If we're going to require Copyright notice on every source file, can we at least make an exclusion for configuration files? That gets confusing because they often get heavily edited by library users.
@kwwall - The requirements are only for "source files". Usually configuration files aren't source files, so typical configuration files are already excluded from this requirement.
With multiple files being copied from project to project as a common development pattern, the license information is key to retain to ease analysis. And if there are problems with a license for a file contents being included with other files, only the copyright holder can change the license, so keeping this original metadata with the file, helps de-risk issues with using the software.
As vulnerabilities occur at the file level, having this information handy, helps with notification to the copyright holder, who may have used the contents of this file, in other locations as well.
Agree with David that configuration files and other generated evidence, do not typically have copyright asserted on the contents.
@kestewart In which ecosystems is this a common and "non-discouraged" pattern?

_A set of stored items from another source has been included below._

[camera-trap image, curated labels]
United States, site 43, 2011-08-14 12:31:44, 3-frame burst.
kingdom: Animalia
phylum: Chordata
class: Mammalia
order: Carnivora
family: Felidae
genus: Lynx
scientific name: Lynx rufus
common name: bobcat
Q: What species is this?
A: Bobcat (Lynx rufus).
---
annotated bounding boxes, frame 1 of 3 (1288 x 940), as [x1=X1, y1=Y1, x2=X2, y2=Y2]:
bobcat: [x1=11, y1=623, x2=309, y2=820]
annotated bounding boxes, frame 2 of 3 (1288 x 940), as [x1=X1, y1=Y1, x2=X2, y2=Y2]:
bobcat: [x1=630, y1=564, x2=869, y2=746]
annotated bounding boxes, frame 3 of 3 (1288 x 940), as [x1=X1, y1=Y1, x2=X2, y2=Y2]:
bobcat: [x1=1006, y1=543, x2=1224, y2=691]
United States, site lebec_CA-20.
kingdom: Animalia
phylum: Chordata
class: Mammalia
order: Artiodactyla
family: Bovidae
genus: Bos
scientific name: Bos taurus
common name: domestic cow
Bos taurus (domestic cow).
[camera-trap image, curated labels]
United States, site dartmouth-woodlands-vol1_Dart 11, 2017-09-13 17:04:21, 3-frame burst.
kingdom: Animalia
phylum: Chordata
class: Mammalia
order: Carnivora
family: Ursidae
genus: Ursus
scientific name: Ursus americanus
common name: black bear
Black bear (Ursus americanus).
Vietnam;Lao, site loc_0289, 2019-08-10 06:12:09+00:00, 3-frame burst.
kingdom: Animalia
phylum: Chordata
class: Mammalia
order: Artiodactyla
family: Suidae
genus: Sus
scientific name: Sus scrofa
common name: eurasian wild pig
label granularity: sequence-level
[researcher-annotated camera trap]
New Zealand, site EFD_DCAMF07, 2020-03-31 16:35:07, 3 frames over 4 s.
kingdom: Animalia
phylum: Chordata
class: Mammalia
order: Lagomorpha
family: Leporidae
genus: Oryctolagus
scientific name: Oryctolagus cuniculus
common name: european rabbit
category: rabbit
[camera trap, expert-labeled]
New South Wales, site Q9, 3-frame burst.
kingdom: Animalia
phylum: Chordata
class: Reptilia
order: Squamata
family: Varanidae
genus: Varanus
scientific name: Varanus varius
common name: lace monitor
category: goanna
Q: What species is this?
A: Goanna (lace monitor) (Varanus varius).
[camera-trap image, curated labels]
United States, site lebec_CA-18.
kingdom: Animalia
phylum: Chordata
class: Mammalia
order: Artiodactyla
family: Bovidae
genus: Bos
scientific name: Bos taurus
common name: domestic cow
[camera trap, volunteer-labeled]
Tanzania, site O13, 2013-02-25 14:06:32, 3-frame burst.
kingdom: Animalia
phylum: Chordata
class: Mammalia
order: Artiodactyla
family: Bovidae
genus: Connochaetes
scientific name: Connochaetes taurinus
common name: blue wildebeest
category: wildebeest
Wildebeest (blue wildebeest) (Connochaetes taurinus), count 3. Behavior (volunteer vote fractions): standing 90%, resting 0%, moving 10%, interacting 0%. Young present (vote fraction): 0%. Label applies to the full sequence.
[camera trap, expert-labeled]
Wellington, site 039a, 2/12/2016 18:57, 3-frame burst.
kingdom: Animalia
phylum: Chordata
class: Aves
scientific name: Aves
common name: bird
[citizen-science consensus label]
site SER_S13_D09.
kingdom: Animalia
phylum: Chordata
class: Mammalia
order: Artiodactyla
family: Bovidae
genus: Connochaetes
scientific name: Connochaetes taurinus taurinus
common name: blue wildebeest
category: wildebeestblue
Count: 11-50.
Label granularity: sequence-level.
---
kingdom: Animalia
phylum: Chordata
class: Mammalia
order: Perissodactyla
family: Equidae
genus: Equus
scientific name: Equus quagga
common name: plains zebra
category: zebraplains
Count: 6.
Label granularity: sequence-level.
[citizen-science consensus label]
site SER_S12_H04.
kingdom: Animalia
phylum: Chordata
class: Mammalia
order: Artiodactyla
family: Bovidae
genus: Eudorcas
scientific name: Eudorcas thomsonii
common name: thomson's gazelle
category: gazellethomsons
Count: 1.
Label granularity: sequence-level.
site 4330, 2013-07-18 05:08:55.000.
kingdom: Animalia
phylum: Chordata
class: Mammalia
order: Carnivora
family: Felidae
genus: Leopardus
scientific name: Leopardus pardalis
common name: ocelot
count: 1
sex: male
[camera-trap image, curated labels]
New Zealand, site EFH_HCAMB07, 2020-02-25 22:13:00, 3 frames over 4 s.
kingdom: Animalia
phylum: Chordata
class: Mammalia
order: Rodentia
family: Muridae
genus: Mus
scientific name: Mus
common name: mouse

Agree with David that configuration files and other generated evidence, do not typically have copyright asserted on the contents.
A minor nit: The gold badge currently only requires per-file license statements for source files. Configuration files are often not generated evidence, but since they also aren't normally source files, there's no gold requirement for per-file license statements in typical configuration files (unless they're also source files). I am NOT a lawyer, but my understanding is that it's often pointless to try to claim copyright on configuration files. Copyright law only covers expression. This makes claiming copyright over configuration files often dubious (depending on the circumstance). See this discussion: https://groups.drupal.org/node/17555. No one here is suggesting that license statements be required in every configuration file, but I thought it'd be worth clarifying that there are good reasons for that. You can do it if you want to of course :-).
Configuration file vs source file can get a bit fuzzy at times when it concerns the whole "infrastructure as code" paradigm, but as long as the gold badge standard doesn't get too draconian and leave those choices to the development teams, I think it will work out fine.